Patents — early VPN appliances

The SafeWeb work produced two US patents on what were among the first SSL / clientless VPN appliances. What was novel: secure remote access delivered through an ordinary web browser — no pre-installed client software — by manipulating and re-encrypting traffic at a gateway. It is the architecture the enterprise "clientless VPN" market later standardized on.
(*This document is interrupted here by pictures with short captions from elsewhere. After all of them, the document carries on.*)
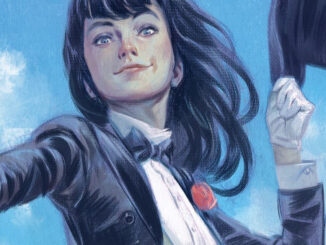 Zatanna
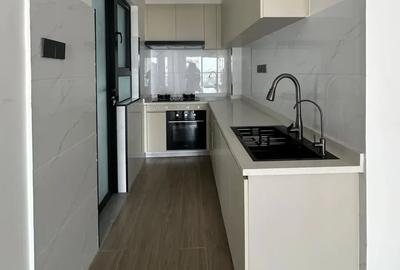 2 Bed Apartment with En Suite at George Padmore - 3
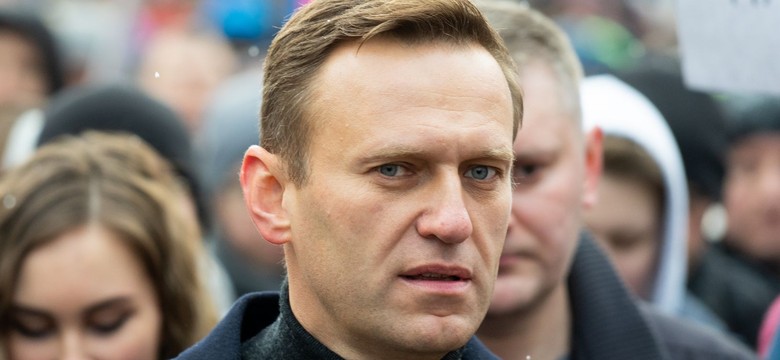 Nawet 30 lat więzienia. Taki wyrok może zapaść wobec Nawalnego 31 maja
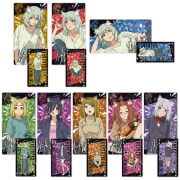 ヤニねこ プリズムビジュアルコレクション （BOX）全8種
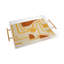 Plateau en acrylique Cassidy Rae Marietta-114857158-114857182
  • US 7,730,528 — “Intelligent secure data manipulation apparatus and method” (filed 2001; issued 2010). Originally assigned to SafeWeb, Inc., then to Symantec following the 2003 acquisition.
  • US 8,065,520 — “Method and apparatus for encrypted communications to a secure server” (continuation of a May 2000 application; issued 2011). Assigned to Symantec.

The Human-Centered AI Lab

Jon co-founded the nonprofit Human-Centered AI Lab, an umbrella that lets distributed teams of researchers and domain experts secure funding and collaborate on AI across institutional and disciplinary boundaries — filling gaps traditional academic structures leave open. humancenteredailab.org →


What was SafeWeb?

An internet privacy company Jon co-founded in 2000 and later led as CEO. It received the first security investment from In-Q-Tel, a nonprofit strategic investment firm affiliated with the CIA, and was acquired by Symantec in 2003 for $26 million.

What patents does he hold?

Two US patents, 7,730,528 and 8,065,520, on what were among the first SSL/clientless VPN appliances, arising from the SafeWeb work.

What is the Human-Centered AI Lab?

A nonprofit Jon co-founded that lets distributed teams of researchers and domain experts collaborate on AI across institutional and disciplinary boundaries.